I first heard about the ladies of Gee’s Bend on Oprah. Talk about the World’s Stage!
I was peeled to the television waiting for my Great Aunt, Alice Royal, to come on and speak about the Black Town my family helped pioneer in Allensworth, California after slavery. Since I was a little girl I would hear the stories of how my great-grandmother Sadie (who lived to 102 years old) and her parents (born slaves) joined a handful of emancipated slaves and free Negroes to found their rendition of the Black Promised Land – Allensworth – now preserved as a National Historic State Park.
As I eagerly awaited Aunt Alice’s arrival, my attention was somewhat diverted (and later captivated), by the appearance of Gee’s Bend. This small town in Alabama, forced into complete isolation for over three decades, had now produced some of the most exquisite contributions to Modern Art that this country had ever seen. The women of Gee’s Bend, now nationally recognized quilters, sang and spoke of their experiences, and I sat there mesmerized.
Less than two weeks later, my agent called me with an audition for Gee’s Bend.
I read the script and just knew I had to audition. My initial appointment was for the character Nella, but there was just something about the character Sadie I just couldn’t shake. A few days later I requested a role change, and the rest is history.
In the last scene of the play, octogenarian Sadie considers the full course of her life- her Baptism, marriage, children, abuse, struggle for equality, loss of loved ones, and new-found stardom, and with love in her heart she looks to her Heavenly Father saying, “You brought me this far, Lord.
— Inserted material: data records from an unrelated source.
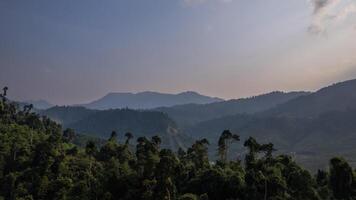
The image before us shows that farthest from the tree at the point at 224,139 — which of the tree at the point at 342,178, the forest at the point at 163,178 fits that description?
the tree at the point at 342,178

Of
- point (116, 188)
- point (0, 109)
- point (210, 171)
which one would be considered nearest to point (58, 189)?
point (116, 188)

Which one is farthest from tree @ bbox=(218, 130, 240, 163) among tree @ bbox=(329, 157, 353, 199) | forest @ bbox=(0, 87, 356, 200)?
tree @ bbox=(329, 157, 353, 199)

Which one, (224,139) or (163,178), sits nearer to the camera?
(163,178)

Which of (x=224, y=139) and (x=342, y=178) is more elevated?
(x=224, y=139)

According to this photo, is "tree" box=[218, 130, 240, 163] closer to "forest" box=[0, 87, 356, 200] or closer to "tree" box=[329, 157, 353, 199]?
"forest" box=[0, 87, 356, 200]

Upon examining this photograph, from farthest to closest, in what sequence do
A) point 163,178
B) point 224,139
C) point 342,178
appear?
1. point 224,139
2. point 342,178
3. point 163,178

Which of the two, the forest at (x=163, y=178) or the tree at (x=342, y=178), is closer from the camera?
the tree at (x=342, y=178)

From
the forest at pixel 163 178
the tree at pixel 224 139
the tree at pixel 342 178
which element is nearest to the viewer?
the tree at pixel 342 178

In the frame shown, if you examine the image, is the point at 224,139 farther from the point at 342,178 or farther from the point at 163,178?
the point at 163,178

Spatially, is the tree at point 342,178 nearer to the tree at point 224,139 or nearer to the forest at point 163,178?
the forest at point 163,178

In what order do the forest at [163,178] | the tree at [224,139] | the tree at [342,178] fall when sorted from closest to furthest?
1. the tree at [342,178]
2. the forest at [163,178]
3. the tree at [224,139]

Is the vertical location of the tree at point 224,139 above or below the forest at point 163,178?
above

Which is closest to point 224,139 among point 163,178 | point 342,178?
point 342,178

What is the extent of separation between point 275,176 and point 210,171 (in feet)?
41.3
You reached down and blessed me.”
Those powerful words stick with me night after night. I consider my own great-grandma Sadie, born in an era of racial hatred and bigotry, yet ascending as a Black Town Pioneer. I consider Barack Obama, an amalgam of cultures and nationalities, raised by a single mother on the South Side of Chicago, and ascending to the highest seat in the land.
And I consider myself, raised by a single mother in Washington, DC, reared in the church and performing arts programs, and full of too many dreams to count. Will I, like Sadie Hackett Calbert, like Sadie Pettway, like Barack Obama, have stories of how God brought me from obscurity into prominence? How God took what seemed like nothing and fashioned it into something? The chart and story of my life are still being written, but like my character Sadie, I can faithfully attest that God has certainly “brought me this far”.